According to a PEW study published in 2018, of the 15 largest U.S. cities, Philadelphia has the greatest proportion of adults who never attended college: 49 percent.
Of those adults, a disproportionate number are black women. And 17 percent of Philadelphians age 25 or older have dropped out of college; half of those residents are black.
Meanwhile, 52 percent of our public school students are African American and exposing them to HBCUs presents the opportunity to stop perpetuating the statistics.
“We want them to understand the history behind the universities and know that it’s a unique experience that you’ll get there, a different kind of nurturing,” says Phillips. “If you’re the type of student that would benefit from that, then you ought to know that that’s one of the options.”
“Some of the best and the brightest attend these institutions,” says Cooper. “And these students are going to be your work force five to 10 years down the road, so let’s go ahead and make an investment in them.”
In addition to the HBCU College Fair organized by Morgan State alumni, Philly students can learn about HBCUs during college tours offered by other alumni organizations, or at the Malcolm Bernard Historically Black Colleges and University Fair—a series of college fairs throughout the Northeast and Mid-Atlantic organized by a New Jersey-based nonprofit. These are a start, a way to reach a few hundred motivated high schoolers who may hear about the fairs from their schools.
But a city-sponsored program, like in Wilmington, could pull all of these disparate efforts together in one place, allow for greater coordination with the School District, scholarship providers and students, and help give Philly students a better choice in finding a higher ed institution where they’ll thrive.
DSU, Delaware’s only HBCU, has participated in the HBCU college fair since the first year. “It helped us mine a population that doesn’t always think college first, and is often underserved or overlooked by the conventional system,” says Allen. “We wanted to make sure they knew what the opportunities were that were there for them for secondary education.”
At the 2018 fair, DSU accepted 136 of the 268 students that applied; 56 enrolled last fall.
When Wilmington student Simone Josey attended the Wilmington college fair in 2018, it opened her eyes to the academic possibilities. “Going to the HBCU fair brought to light that I didn’t realize the variety of majors offered and how many schools offered STEM majors,” she says.
She knew about HBCUs because of their renowned marching bands. “In high school, I was in marching band, but the songs we would play were like rock songs—songs that I knew, but not really songs I would listen to on the radio.”

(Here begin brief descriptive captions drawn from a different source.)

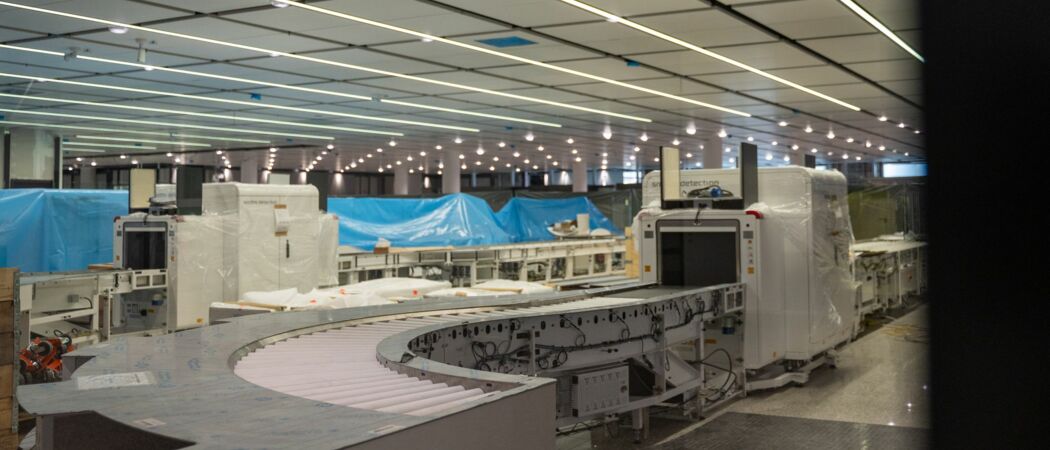 Geräte für die Sicherheitskontrolle von Gepäckstücken stehen im zukünftigen Erweiterungsbau des Terminal 1 des Münchner Flughafens. Unter anderem wurden bereits die Gate-Bereiche und die zentrale Sicherheitskontrolle installiert. Im Außenbereich werden aktuell die Fluggastbrücken montiert. Der neue Erweiterungsbau des Flughafens soll 2026 eröffnet werden. (zu dpa: «Flughafen München: Platz für sechs Millionen mehr Passagiere»)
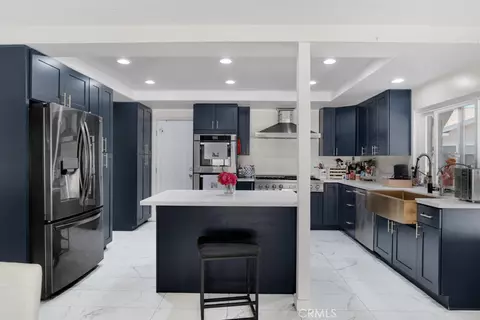 Kitchen - 2491 Castlemont Ct N, Simi Valley, CA 93063 photo 3 of 4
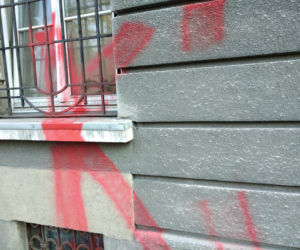 Tarnów. Siedziba urzędu miasta ZDEWASTOWANA. Ktoś namalował napis: politycy to k****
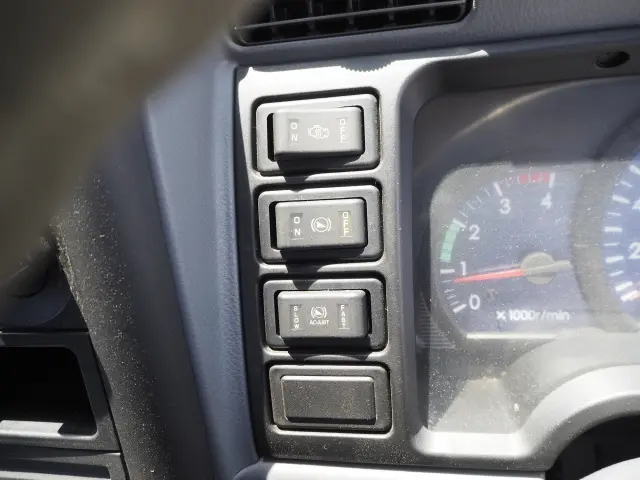 三菱 キャンター PDG-FE83DY(2WD)の写真46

She’d watch YouTube videos of HBCU bands playing the songs she liked. She didn’t know then that attending an HBCU would help her pursue her dream of running her own prosthetic design and manufacturing company one day.
Josey, now a freshman at North Carolina A&T State University studying biomedical engineering (and playing alto saxophone in the marching band), was one of the first recipients of the four-year, $40,000 scholarship funded by Chemours in partnership with the HBCU initiative for students pursuing degrees at HBCUs. (They’ve awarded eight such scholarships since 2018.)
Cooper and Christopher hope to continue to build these partnerships to further support students. “Our mission is not only to get kids into schools and get them scholarship dollars; but we’ve expanded that to also get them internships and job placement,” says Christopher.
“Some of the best and the brightest attend these institutions,” says Cooper. “And these students are going to be your work force five to 10 years down the road, so let’s go ahead and make an investment in them.”